Your task
Look for the word "scientific" in the entries and copy each line where it appears.

Dataset entries
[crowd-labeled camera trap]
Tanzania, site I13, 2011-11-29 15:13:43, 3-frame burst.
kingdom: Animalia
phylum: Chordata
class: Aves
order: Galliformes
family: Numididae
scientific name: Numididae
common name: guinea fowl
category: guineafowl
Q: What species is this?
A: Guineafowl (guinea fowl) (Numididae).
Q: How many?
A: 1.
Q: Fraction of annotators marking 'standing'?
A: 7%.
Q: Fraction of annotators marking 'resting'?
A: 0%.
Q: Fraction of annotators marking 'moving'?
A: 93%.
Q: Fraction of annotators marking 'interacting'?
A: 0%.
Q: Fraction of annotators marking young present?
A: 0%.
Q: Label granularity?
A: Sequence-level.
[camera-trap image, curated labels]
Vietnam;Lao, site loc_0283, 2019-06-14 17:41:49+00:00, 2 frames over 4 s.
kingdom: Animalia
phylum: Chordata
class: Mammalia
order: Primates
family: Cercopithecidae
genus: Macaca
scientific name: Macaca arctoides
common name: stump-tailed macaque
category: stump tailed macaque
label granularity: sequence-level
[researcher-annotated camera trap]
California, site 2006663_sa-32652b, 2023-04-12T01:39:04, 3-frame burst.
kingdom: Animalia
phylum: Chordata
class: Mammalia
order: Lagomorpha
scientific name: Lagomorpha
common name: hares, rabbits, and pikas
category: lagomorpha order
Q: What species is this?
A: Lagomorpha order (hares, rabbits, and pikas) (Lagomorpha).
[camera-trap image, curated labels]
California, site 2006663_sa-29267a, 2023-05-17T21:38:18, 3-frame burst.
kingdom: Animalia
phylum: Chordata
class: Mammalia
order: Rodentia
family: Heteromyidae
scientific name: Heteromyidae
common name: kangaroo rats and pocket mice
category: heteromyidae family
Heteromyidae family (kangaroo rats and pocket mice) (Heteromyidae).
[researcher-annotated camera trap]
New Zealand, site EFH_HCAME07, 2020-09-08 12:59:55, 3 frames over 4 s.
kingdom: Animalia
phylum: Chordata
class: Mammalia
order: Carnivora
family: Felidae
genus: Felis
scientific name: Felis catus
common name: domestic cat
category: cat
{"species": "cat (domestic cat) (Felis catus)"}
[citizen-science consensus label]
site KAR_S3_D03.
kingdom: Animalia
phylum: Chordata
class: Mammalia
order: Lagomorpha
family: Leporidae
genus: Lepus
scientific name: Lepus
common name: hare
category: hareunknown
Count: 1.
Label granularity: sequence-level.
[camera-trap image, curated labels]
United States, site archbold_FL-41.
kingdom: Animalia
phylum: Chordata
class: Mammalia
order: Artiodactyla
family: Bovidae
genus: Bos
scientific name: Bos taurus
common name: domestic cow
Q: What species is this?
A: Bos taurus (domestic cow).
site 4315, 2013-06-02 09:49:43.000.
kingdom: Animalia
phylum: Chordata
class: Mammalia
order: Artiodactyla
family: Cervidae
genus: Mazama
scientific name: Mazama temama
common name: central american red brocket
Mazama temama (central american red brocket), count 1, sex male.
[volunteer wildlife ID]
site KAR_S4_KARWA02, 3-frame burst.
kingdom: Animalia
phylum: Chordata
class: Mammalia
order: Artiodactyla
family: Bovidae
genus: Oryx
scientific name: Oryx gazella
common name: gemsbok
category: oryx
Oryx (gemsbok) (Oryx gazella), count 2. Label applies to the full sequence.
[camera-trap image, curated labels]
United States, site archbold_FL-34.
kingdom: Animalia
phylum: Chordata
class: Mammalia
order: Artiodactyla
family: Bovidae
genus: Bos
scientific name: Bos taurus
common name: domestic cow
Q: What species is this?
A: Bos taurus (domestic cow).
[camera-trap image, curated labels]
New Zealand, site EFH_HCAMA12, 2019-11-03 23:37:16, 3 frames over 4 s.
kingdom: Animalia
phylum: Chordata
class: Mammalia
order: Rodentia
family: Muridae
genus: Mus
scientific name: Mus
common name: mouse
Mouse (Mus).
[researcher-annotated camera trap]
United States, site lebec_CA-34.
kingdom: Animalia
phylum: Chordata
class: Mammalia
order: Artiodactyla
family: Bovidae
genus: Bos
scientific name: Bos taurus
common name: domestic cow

Exercise answer
scientific name: Numididae
scientific name: Macaca arctoides
scientific name: Lagomorpha
scientific name: Heteromyidae
scientific name: Felis catus
scientific name: Lepus
scientific name: Bos taurus
scientific name: Mazama temama
scientific name: Oryx gazella
scientific name: Bos taurus
scientific name: Mus
scientific name: Bos taurus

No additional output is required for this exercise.